Verbote haben also zur Folge, dass sie - zumindest bei entsprechenden Kontrollen und Strafen - wirklich umgesetzt werden müssen und es nicht nur bei leeren Zielen und Versprechungen bleibt. Außerdem treffen Verbote (im Gegensatz zu CO2-Preisen oder ähnlichen Modellen) alle und es kann sich keine*r freikaufen. Allerdings kommen wir an dieser Stelle auch schon zu den Gegenstimmen, die sagen nämlich, dass Verbote keineswegs alle gleich treffen und noch dazu oft am Ziel vorbei schießen.


Das spricht für sanftere Maßnahmen und gegen Verbote:

Schon jetzt fühlen sich einige Bürger*innen und Unternehmen eingeschränkt und sprechen von einer ungerechtfertigten "Verbotspolitik". Es heißt Verbote sind oft nicht zielgenau und werden sowieso umgangen und gesellschaftlich nicht akzeptiert, das Stichwort heißt hier Reaktanz.

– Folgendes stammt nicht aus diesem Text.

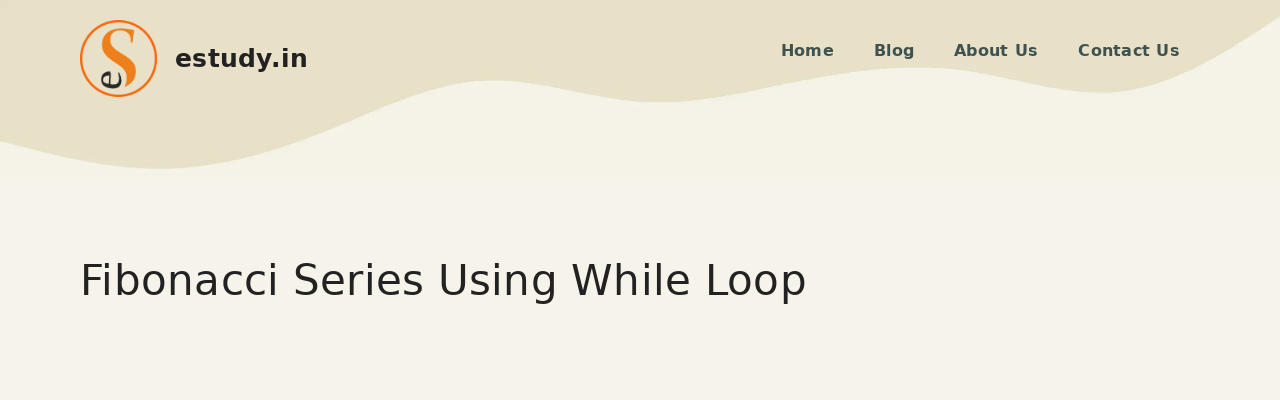

--- FILE ---
content_type: text/html; charset=utf-8
request_url: https://www.google.com/recaptcha/api2/aframe
body_size: 267
content:
<!DOCTYPE HTML><html><head><meta http-equiv="content-type" content="text/html; charset=UTF-8"></head><body><script nonce="e3G0rBm4PUIN-PTSgRPeXw">/** Anti-fraud and anti-abuse applications only. See google.com/recaptcha */ try{var clients={'sodar':'https://pagead2.googlesyndication.com/pagead/sodar?'};window.addEventListener("message",function(a){try{if(a.source===window.parent){var b=JSON.parse(a.data);var c=clients[b['id']];if(c){var d=document.createElement('img');d.src=c+b['params']+'&rc='+(localStorage.getItem("rc::a")?sessionStorage.getItem("rc::b"):"");window.document.body.appendChild(d);sessionStorage.setItem("rc::e",parseInt(sessionStorage.getItem("rc::e")||0)+1);localStorage.setItem("rc::h",'1769151014939');}}}catch(b){}});window.parent.postMessage("_grecaptcha_ready", "*");}catch(b){}</script></body></html>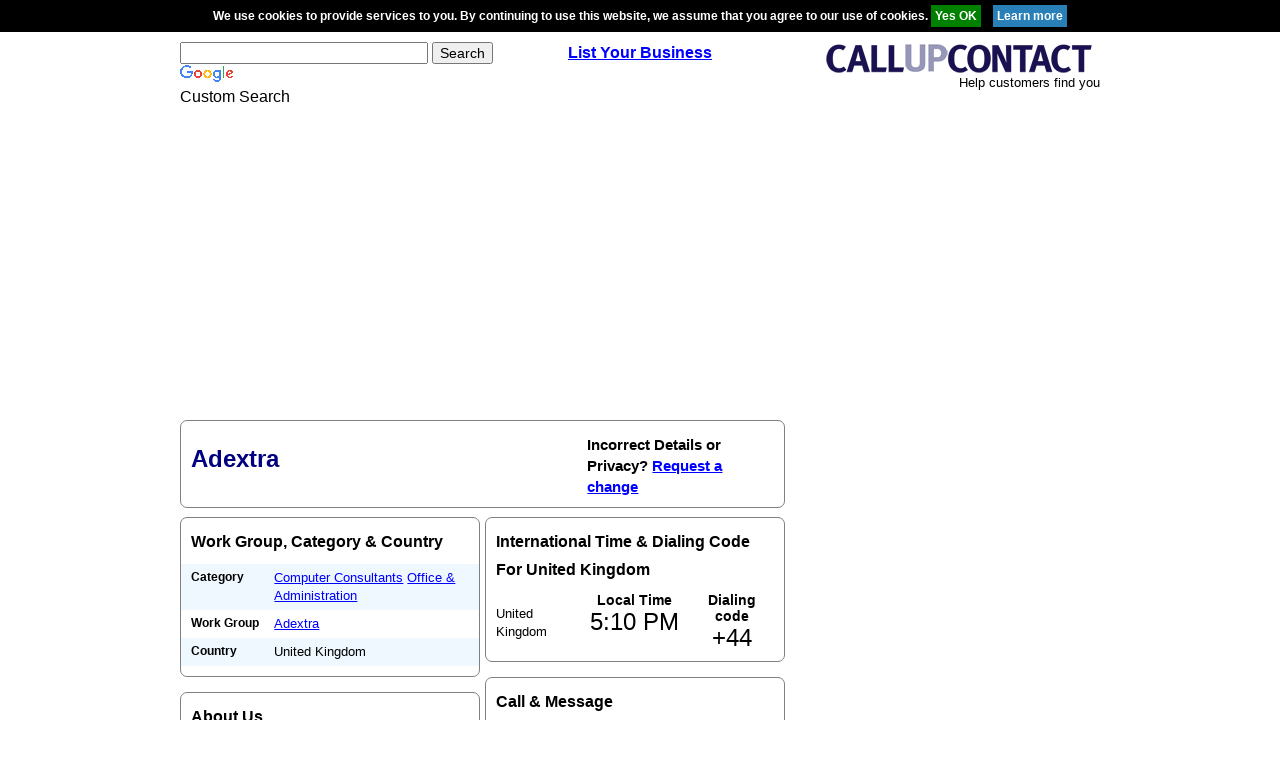

--- FILE ---
content_type: text/html; charset=utf-8
request_url: https://www.google.com/recaptcha/api2/aframe
body_size: 117
content:
<!DOCTYPE HTML><html><head><meta http-equiv="content-type" content="text/html; charset=UTF-8"></head><body><script nonce="_CpDlopKX0kBbegc2GAIvg">/** Anti-fraud and anti-abuse applications only. See google.com/recaptcha */ try{var clients={'sodar':'https://pagead2.googlesyndication.com/pagead/sodar?'};window.addEventListener("message",function(a){try{if(a.source===window.parent){var b=JSON.parse(a.data);var c=clients[b['id']];if(c){var d=document.createElement('img');d.src=c+b['params']+'&rc='+(localStorage.getItem("rc::a")?sessionStorage.getItem("rc::b"):"");window.document.body.appendChild(d);sessionStorage.setItem("rc::e",parseInt(sessionStorage.getItem("rc::e")||0)+1);localStorage.setItem("rc::h",'1768497059901');}}}catch(b){}});window.parent.postMessage("_grecaptcha_ready", "*");}catch(b){}</script></body></html>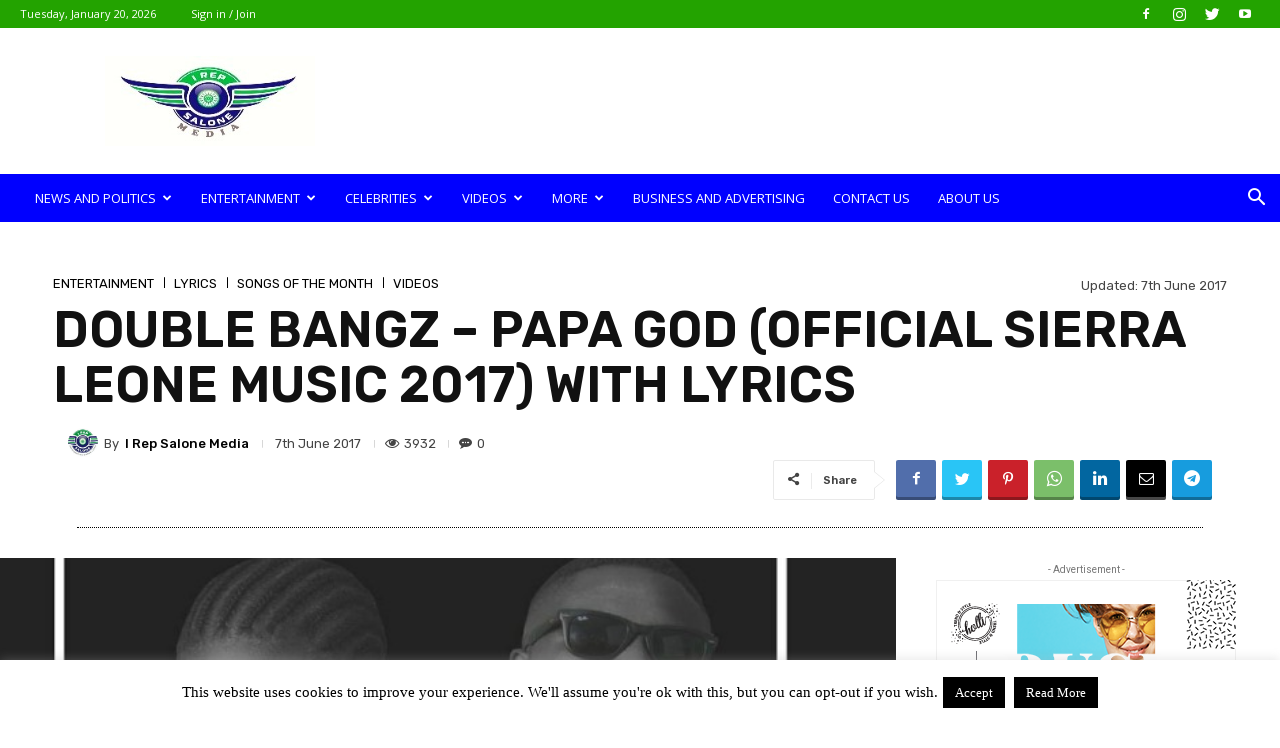

--- FILE ---
content_type: text/html; charset=utf-8
request_url: https://www.google.com/recaptcha/api2/aframe
body_size: 267
content:
<!DOCTYPE HTML><html><head><meta http-equiv="content-type" content="text/html; charset=UTF-8"></head><body><script nonce="BnVxiOHrEKhHt-He20FMYA">/** Anti-fraud and anti-abuse applications only. See google.com/recaptcha */ try{var clients={'sodar':'https://pagead2.googlesyndication.com/pagead/sodar?'};window.addEventListener("message",function(a){try{if(a.source===window.parent){var b=JSON.parse(a.data);var c=clients[b['id']];if(c){var d=document.createElement('img');d.src=c+b['params']+'&rc='+(localStorage.getItem("rc::a")?sessionStorage.getItem("rc::b"):"");window.document.body.appendChild(d);sessionStorage.setItem("rc::e",parseInt(sessionStorage.getItem("rc::e")||0)+1);localStorage.setItem("rc::h",'1768928030740');}}}catch(b){}});window.parent.postMessage("_grecaptcha_ready", "*");}catch(b){}</script></body></html>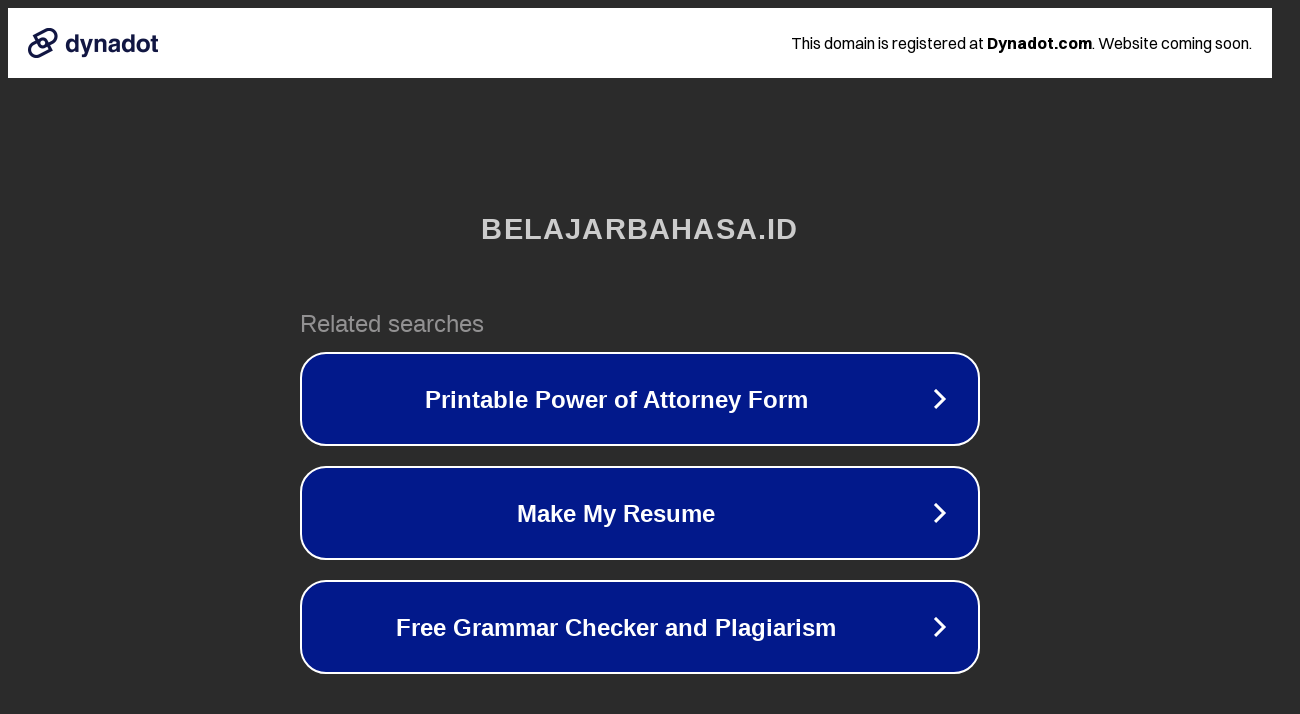

--- FILE ---
content_type: text/html; charset=utf-8
request_url: https://belajarbahasa.id/domino-speeder/
body_size: 1070
content:
<!doctype html>
<html data-adblockkey="MFwwDQYJKoZIhvcNAQEBBQADSwAwSAJBANDrp2lz7AOmADaN8tA50LsWcjLFyQFcb/P2Txc58oYOeILb3vBw7J6f4pamkAQVSQuqYsKx3YzdUHCvbVZvFUsCAwEAAQ==_DsnB3kPhVp3OJ2Wxz6AO96bEyst/S8nwdjPXvNmTQ6sXkkCjanY15k9xNXcHEGViBKScioa5tt8thpn5OWBP3w==" lang="en" style="background: #2B2B2B;">
<head>
    <meta charset="utf-8">
    <meta name="viewport" content="width=device-width, initial-scale=1">
    <link rel="icon" href="[data-uri]">
    <link rel="preconnect" href="https://www.google.com" crossorigin>
</head>
<body>
<div id="target" style="opacity: 0"></div>
<script>window.park = "[base64]";</script>
<script src="/bgZCIDUTz.js"></script>
</body>
</html>
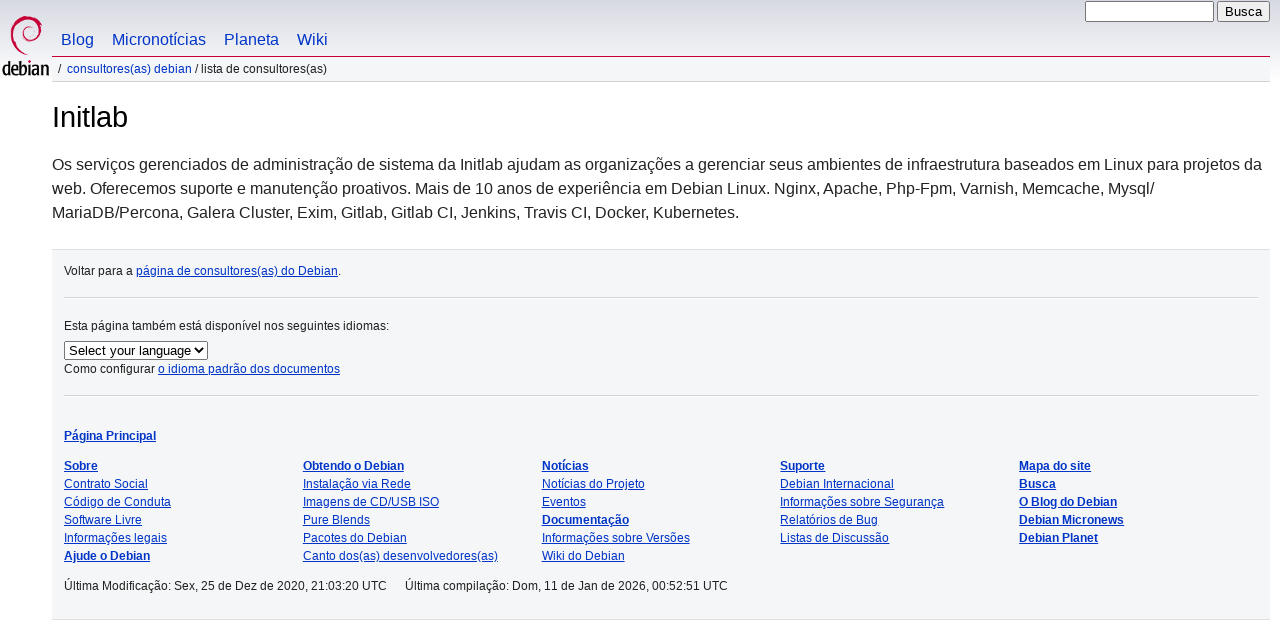

--- FILE ---
content_type: text/html
request_url: https://www.debian.org/consultants/initlab.pt.html
body_size: 1993
content:
<!DOCTYPE HTML PUBLIC "-//W3C//DTD HTML 4.01//EN" "http://www.w3.org/TR/html4/strict.dtd">
<html lang="pt">
<head>
  <meta http-equiv="Content-Type" content="text/html; charset=utf-8">
  <title>Debian -- Lista de Consultores(as) </title>
  <link rel="author" href="mailto:webmaster@debian.org">
  <meta name="Generator" content="WML 2.32.0">
  <meta name="Modified" content="2026-01-11 00:52:50">
  <meta name="viewport" content="width=device-width">
  <meta name="mobileoptimized" content="300">
  <meta name="HandheldFriendly" content="true">
<link href="../debian.css" rel="stylesheet" type="text/css">
  <link href="../debian-pt.css" rel="stylesheet" type="text/css" media="all">
<link rel="search" type="application/opensearchdescription+xml" title="Pesquisa do site web do Debian" href="../search.pt.xml">
</head>
<body>
<div id="header">
  <div id="upperheader">
    <div id="logo">
    <a href="../" title="Página principal do Debian"><img src="../Pics/openlogo-50.png" alt="Debian"></a>
    </div> <!-- end logo -->
    <div id="searchbox">
      <form name="p" method="get" action="https://search.debian.org/cgi-bin/omega">
      <p>
<input type="hidden" name="DB" value="pt">
        <input name="P" value="" size="14">
        <input type="submit" value="Busca">
      </p>
      </form>
    </div>   <!-- end sitetools -->
  </div> <!-- end upperheader -->
  <!--UdmComment-->
  <div id="navbar">
    <p class="hidecss"><a href="#content">Pular "Quicknav"</a></p>
    <ul>
      <!-- Link to Debian's own Social Media resources -->
      <li><a href="https://bits.debian.org/" title="Bits do Debian">Blog</a></li>
      <li><a href="https://micronews.debian.org" title="Micronotícias do Debian">Micronotícias</a></li>
      <li><a href="https://planet.debian.org/" title="O Planeta Debian">Planeta</a></li>
      <li><a href="https://wiki.debian.org/" title="The Debian Wiki">Wiki</a></li>
    </ul>
  </div> <!-- end navbar -->
<p id="breadcrumbs"><a href="./">Consultores(as) Debian</a>
 &#x2F;
Lista de Consultores(as)</p>
</div> <!-- end header -->
<!--/UdmComment-->
<div id="content">
<h1>Initlab</h1>
<p>
Os serviços gerenciados de administração de sistema da Initlab ajudam as
organizações a gerenciar seus ambientes de infraestrutura baseados em Linux
para projetos da web. Oferecemos suporte e manutenção proativos. Mais de 10
anos de experiência em Debian Linux. Nginx, Apache, Php-Fpm, Varnish, Memcache,
Mysql/ MariaDB/Percona, Galera Cluster, Exim, Gitlab, Gitlab CI, Jenkins,
Travis CI, Docker, Kubernetes.
</p>
<div class="clr"></div>
</div> <!-- end content -->
<div id="footer">
<hr class="hidecss">
Voltar para a <a href="./">página de consultores(as) do Debian</a>.
<hr>
<!--UdmComment-->
<div id="pageLang">
<div id="langSelector">
Esta página também está disponível nos seguintes idiomas:
<div id="langContainer">
<select onchange="location = this.value;">
<option value="" disabled selected>Select your language</option>
 <option value="initlab.en.html" title="Inglês" lang="en">English</option>
 <option value="initlab.fr.html" title="Francês" lang="fr">fran&ccedil;ais</option>
 <option value="initlab.sv.html" title="Sueco" lang="sv">svenska</option>
 <option value="initlab.ru.html" title="Russo" lang="ru">&#1056;&#1091;&#1089;&#1089;&#1082;&#1080;&#1081; (Russkij)</option>
</select>
</div>
Como configurar <a href="../intro/cn">o idioma padrão dos documentos</a>
</div></div><!--/UdmComment-->
<hr>
<div id="footermap">
<!--UdmComment-->
<p><strong><a href="/">Página Principal</a></strong></p>
    <ul id="footermap-cola">
		<li><a href="../intro/about">Sobre</a>
		  <ul>
		  <li><a href="../social_contract">Contrato Social</a></li>
		  <li><a href="../code_of_conduct">Código de Conduta</a></li>
		  <li><a href="../intro/free">Software Livre</a></li>
          <li><a href="../legal">Informações legais</a></li>
		  </ul>
		</li>
        <li><a href="../intro/help">Ajude o Debian</a></li>
    </ul>
	<ul id="footermap-colb">
			<li><a href="../distrib/">Obtendo o Debian</a>
			  <ul>
			  <li><a href="../distrib/netinst">Instalação via Rede</a></li>
			  <li><a href="../CD/">Imagens de CD/USB ISO</a></li>
            <li><a href="../blends/">Pure Blends</a></li>
			<li><a href="../distrib/packages">Pacotes do Debian</a></li>
			<li><a href="../devel/">Canto dos(as) desenvolvedores(as)</a></li>
			  </ul>
			</li>
	</ul>
	<ul id="footermap-colc">
		<li><a href="../News/">Notícias</a>
		  <ul>
		  <li><a href="../News/weekly/">Notícias do Projeto</a></li>
		  <li><a href="../events/">Eventos</a></li>
		  </ul>
		</li>
    <li><a href="../doc/">Documentação</a>
      <ul>
      <li><a href="../releases/">Informações sobre Versões</a></li>
      <li><a href="https://wiki.debian.org/">Wiki do Debian</a></li>
      </ul>
    </li>
   </ul>
   <ul id="footermap-cold">
    <li><a href="../support">Suporte</a>
	  <ul>
			  <li><a href="../international/">Debian Internacional</a></li>
			  <li><a href="../security/">Informações sobre Segurança</a></li>
			  <li><a href="../Bugs/">Relatórios de Bug</a></li>
			  <li><a href="../MailingLists/">Listas de Discussão</a></li>
      </ul>
    </li>
</ul>
<ul id="footermap-cole">
  <li><a href="../sitemap">Mapa do site</a></li>
  <li><a href="https://search.debian.org/">Busca</a></li>
  <li><a href="https://bits.debian.org">O Blog do Debian</a></li>
  <li><a href="https://micronews.debian.org">Debian Micronews</a></li>
  <li><a href="https://planet.debian.org">Debian Planet</a></li>
</ul>
<!--/UdmComment-->
</div> <!-- end footermap -->
<div id="fineprint">
<!--UdmComment-->
<p>
Última Modificação: Sex, 25 de Dez de 2020, 21:03:20 UTC
&emsp;
Última compilação: Dom, 11 de Jan de 2026, 00:52:51 UTC
</p>
<!--/UdmComment-->
</div>
</div> <!-- end footer -->
</body>
</html>


--- FILE ---
content_type: text/css
request_url: https://www.debian.org/debian-pt.css
body_size: -179
content:
/* Debian language css file for portuguese - pt */
/* please do not touch for now! - Jutta Wrage 2005 */

/* quotes */
q { font-style: italic; }

html[lang=pt] q:before { content: "\201C"; }
html[lang=pt] q:after { content: "\201D"; }
html[lang=pt] q q:before { content: "\2018"; }
html[lang=pt] q q:after { content: "\2019"; }

html[lang=pt] blockquote.quote p:first-child:before { content: "\201C"; }
html[lang=pt] blockquote.quote p:after { content: ""; }
html[lang=pt] blockquote.quote p.last:after { content: "\201D"; }

/* html[lang=pt] q:before { content: "\00AB"; }
html[lang=pt] q:after { content: "\00BB"; }
html[lang=pt] q q:before { content: "\2039"; }
html[lang=pt] q q:after { content: "\203A"; }
*/

#splash h1 {
	background-image: url('Pics/ceratopsian-fg-pt-br.png');
}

Als Reaktanz wird in der Psychologie ein Phänomen des Widerstands bezeichnet, zu dem es kommt, wenn sich ein Individuum in seiner Meinungs- und Verhaltensfreiheit bedroht fühlt. Verstärkt wird diese Reaktion wenn die Legitimation für das Verbot (vermeintlich) fehlt. 
Außerdem verlieren sich Verbote oft im Klein-Klein, statt an den wichtigen Stellen zu greifen. Ein Autoverbot in Innenstädten ist beispielsweise natürlich keine Lösung, wenn es an öffentlichen Verkehrsmitteln und geeigneten Radwegen fehlt. Einige sehen deswegen in Anreizen, Alternativen und Aufklärung die Lösung zur Verhaltensänderung, statt in harten ordnungspolitischen Maßnahmen. 

Eine generelle Abneigung gegen Verbote - wenn sie richtig umgesetzt werden - gibt es allerdings nicht: Einer Umfrage der EU-Bank EIB zufolge sind zwei Drittel der Europäer*innen beispielsweise für ein Verbot von Kurzstreckenflügen und für autofreie Zonen. Der Datenreport 2021 der Bpb kommt außerdem zu dem Ergebnis, dass 65 bis 70 Prozent bereit sind, Abstriche bezüglich des eigenen Lebensstandards in Kauf zu nehmen, wenn es dem Klima nützt.


Wir können festhalten: Es gibt nicht den einen, richtigen Weg. Wer auf Verbote setzt, muss natürlich trotzdem Alternativen und Anreize schaffen und Aufklärung betreiben. Gleichzeitig reicht es aber auch nicht aus, sich über jegliche Verbote aufzuregen, ohne Gegenvorschläge zu bringen, wie der Planet stattdessen gerettet werden kann. Langsam geht uns nämlich die Zeit aus.